There are several possible reasons to use adapalene, but the drug is only approved to treat acne. Other, unapproved ("off-label") uses include treating psoriasis, fine wrinkles, and rosacea. This prescription medication is thought to work by slowing down the rapid growth of skin cells and reducing inflammation. It typically takes about a month to notice an improvement in your condition.
An Overview of Adapalene Uses
Adapalene (Differin®) is a prescription medication licensed to treat acne. It is also occasionally used "off-label" for a few different, unapproved uses.
Adapalene is one of many different prescription acne medications currently available. Like many acne medications, adapalene can make the skin appear worse before it gets better. Often, the skin may become irritated, red, and flaky. However, this usually gets better with time, and clearer skin should be noticeable within a month or so.

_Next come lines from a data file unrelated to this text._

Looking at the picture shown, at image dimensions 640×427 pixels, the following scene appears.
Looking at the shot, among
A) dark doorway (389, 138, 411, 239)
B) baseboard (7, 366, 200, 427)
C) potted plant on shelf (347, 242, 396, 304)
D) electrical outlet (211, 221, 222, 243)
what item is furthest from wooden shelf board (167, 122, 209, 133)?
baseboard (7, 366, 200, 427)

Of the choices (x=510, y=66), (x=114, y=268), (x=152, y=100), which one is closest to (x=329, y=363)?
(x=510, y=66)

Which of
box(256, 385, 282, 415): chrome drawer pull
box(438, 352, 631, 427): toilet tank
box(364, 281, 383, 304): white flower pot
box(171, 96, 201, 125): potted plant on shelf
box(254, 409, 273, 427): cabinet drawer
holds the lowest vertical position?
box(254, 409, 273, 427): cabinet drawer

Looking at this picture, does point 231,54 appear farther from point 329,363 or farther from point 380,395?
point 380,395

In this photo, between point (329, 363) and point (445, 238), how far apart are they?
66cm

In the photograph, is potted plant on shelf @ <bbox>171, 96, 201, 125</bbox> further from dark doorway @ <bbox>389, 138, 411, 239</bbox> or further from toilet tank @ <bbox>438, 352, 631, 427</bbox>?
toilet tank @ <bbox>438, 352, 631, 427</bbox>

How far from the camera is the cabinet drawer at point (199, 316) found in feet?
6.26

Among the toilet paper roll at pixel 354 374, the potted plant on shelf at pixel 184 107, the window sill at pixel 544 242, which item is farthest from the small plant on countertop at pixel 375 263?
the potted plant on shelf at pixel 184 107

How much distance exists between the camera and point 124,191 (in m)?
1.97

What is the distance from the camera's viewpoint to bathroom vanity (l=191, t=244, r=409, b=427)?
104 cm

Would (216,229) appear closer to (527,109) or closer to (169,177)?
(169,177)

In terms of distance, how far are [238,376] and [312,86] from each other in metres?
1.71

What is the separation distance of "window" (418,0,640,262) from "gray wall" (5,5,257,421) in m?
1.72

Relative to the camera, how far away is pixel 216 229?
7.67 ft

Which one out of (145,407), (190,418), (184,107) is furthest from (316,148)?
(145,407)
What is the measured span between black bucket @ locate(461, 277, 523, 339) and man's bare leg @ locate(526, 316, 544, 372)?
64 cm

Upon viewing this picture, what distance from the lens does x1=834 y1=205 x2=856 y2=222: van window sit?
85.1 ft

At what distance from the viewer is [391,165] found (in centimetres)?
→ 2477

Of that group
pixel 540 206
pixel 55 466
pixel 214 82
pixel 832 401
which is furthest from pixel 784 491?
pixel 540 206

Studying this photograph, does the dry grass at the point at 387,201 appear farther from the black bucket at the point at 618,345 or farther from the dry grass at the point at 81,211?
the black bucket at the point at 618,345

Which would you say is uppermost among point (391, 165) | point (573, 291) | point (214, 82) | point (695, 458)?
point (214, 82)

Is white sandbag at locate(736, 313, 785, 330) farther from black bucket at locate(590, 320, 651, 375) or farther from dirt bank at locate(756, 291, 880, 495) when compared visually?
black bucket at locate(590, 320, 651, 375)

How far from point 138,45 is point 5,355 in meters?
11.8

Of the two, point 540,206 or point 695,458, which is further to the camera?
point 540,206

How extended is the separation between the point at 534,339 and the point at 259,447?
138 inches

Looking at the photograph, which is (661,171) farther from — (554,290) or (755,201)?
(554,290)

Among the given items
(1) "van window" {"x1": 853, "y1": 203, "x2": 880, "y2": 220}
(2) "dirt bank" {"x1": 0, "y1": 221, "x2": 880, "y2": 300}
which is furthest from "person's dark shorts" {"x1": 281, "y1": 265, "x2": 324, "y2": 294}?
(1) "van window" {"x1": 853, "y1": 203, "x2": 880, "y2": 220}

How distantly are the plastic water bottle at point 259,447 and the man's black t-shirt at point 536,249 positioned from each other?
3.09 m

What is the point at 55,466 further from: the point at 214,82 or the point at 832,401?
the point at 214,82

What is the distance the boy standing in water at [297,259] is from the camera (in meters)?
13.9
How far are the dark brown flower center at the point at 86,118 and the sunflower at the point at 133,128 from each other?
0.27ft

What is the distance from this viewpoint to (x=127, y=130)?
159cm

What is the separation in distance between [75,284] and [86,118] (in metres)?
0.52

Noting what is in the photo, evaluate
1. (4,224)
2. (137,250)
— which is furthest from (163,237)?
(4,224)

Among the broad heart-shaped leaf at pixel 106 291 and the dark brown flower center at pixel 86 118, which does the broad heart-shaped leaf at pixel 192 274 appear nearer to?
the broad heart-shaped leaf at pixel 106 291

If your skin has not improved within two to three months, you should be reevaluated by your healthcare provider -- it's possible that a different treatment strategy will be necessary.
Your healthcare provider might recommend that you use adapalene alone or with another acne medication. Because adapalene is applied in the evening (typically at bedtime), your healthcare provider may recommend a different type of acne treatment for use in the morning.
How Does the Medication Work?
Adapalene belongs to a group of medications known as retinoids, meaning it is chemically related to vitamin A. Some other well-known retinoids include Retin-A® and Accutane®.
Adapalene and other retinoids are thought to work by suppressing inflammation and slowing down the rapid growth of skin cells.